What you are asked to do
Beginning at the line that contains "20Kcal = 84KJ | 1 |", write out every line down to the end of the records, with both ends kept and nothing added.

++++ Task inputs

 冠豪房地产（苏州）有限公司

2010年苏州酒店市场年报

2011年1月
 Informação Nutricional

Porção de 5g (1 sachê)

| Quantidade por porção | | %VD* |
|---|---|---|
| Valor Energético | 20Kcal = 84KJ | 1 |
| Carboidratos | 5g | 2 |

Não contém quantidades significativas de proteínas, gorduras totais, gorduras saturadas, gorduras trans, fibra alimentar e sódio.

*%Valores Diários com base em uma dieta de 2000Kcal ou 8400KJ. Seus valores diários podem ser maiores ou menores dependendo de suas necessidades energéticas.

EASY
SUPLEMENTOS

++++++++

Result
| Valor Energético | 20Kcal = 84KJ | 1 |
| Carboidratos | 5g | 2 |

Não contém quantidades significativas de proteínas, gorduras totais, gorduras saturadas, gorduras trans, fibra alimentar e sódio.

*%Valores Diários com base em uma dieta de 2000Kcal ou 8400KJ. Seus valores diários podem ser maiores ou menores dependendo de suas necessidades energéticas.

EASY
SUPLEMENTOS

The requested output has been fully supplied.